■ホイッスルの音さえ聞こえない
「24時間ノンストップ」
「かつて」サッカーはそう言われた。
地球がぐるっと1回転する間に、世界のあちこちで次々と試合がキックオフされ、ひとつが終わる前には次の試合が始まっている。こうして、サッカーは止まることなく続けられている。サッカーは文字どおり「地球人類のゲーム」である―。
だが、いまは「24時間ノー・サッカー」の状況にある。「人と人の接触」を避けるため、世界中でサッカーがストップしている。サポーターの歌声も、得点が生む歓声も、そしてレフェリーのホイッスルの音さえ聞こえない。

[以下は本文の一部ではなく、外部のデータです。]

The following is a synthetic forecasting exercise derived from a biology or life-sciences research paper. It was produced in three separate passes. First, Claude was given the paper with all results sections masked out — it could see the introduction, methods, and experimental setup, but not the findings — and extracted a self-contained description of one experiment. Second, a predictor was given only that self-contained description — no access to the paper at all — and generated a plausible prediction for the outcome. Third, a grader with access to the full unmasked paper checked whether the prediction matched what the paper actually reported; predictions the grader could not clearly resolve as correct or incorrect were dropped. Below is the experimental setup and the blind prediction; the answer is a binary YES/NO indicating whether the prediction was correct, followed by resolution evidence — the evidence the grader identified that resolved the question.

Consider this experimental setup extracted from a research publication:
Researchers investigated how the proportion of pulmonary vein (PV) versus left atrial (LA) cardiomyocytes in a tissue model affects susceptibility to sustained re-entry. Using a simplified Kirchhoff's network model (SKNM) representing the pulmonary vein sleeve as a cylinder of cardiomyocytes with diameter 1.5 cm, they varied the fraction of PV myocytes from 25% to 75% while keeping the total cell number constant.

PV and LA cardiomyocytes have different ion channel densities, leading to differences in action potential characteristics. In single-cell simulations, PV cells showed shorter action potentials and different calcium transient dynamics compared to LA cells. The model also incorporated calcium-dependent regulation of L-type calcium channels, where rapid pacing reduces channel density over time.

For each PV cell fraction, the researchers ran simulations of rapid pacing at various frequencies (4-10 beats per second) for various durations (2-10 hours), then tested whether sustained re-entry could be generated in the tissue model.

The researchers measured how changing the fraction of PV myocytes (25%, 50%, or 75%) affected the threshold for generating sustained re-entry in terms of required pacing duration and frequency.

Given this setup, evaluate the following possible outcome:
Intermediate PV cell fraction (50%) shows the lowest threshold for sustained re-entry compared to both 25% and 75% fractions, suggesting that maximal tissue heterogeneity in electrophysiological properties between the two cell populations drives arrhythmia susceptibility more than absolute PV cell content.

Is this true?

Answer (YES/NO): NO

コロナウイルスの蔓延が始まった当初、欧州主要国のリーグやUEFAチャンピオンズリーグなどでは「無観客試合」が行われていた。予定どおり5月までにシーズンを終了させるという目的もあっただろう。しかしそれ以上に、こうした大会に注ぎ込まれている「テレビ放映権契約」を履行するためだった。

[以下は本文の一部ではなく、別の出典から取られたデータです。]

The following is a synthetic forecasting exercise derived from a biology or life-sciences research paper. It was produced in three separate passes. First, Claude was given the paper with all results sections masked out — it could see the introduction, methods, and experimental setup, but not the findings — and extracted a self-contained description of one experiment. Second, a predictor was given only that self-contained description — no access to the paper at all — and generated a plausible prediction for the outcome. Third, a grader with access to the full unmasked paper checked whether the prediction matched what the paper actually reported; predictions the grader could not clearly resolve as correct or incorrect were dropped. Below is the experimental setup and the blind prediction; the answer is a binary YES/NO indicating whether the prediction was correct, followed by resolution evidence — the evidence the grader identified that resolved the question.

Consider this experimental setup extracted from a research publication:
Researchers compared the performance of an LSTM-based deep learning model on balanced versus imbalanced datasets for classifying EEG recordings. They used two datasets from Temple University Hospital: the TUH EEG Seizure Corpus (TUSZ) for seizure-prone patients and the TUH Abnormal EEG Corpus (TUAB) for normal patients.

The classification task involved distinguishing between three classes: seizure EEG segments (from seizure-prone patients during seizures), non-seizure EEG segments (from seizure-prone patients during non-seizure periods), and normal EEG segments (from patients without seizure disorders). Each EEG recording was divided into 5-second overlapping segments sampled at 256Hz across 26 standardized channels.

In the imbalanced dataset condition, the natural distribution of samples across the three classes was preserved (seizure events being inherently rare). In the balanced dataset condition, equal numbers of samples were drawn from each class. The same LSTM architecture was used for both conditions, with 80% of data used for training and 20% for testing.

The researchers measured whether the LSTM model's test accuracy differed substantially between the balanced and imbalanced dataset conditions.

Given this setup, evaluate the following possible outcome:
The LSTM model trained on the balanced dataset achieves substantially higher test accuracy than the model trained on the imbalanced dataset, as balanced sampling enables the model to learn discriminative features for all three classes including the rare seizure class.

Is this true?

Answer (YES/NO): NO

最新の「Deloitte Football Money League」レポート(2020年1月)によれば、欧州のビッグクラブでは入場料など試合開催によってはいる収入は全収入の2割にも満たず、放映権収入の割合が年ごとに大きくなっているという。ランキング1~5位の「トップ・オブ・トップ」(FCバルセロナ、レアル・マドリード、マンチェスター・ユナイテッド、バイエルン・ミュンヘン、パリ・サンジェルマン)では全収入に対する放映権収入の割合は33%だが、16~20位のクラブ(ASローマ、マルセイユ、ウェストハム、エバートン、ナポリ)では65%(!)にもなる。
考えてみれば当然のことである。スポンサー契約は一部のトップクラブに集中する傾向にあるが、放映権収入はリーグや大会などで分配されるため、成績の良いトップクラブとその他のクラブで差はあるものの、下位のクラブも相当な配分を受けることができるからだ。ちなみに、トップ5クラブの年間収入平均は約7億2100万ユーロ(約865億円)、うち放映権収入は約285億。16~20位のクラブの平均収入は約2億1800万ユーロ(約261億円)、うち放映権料は約170億円だった。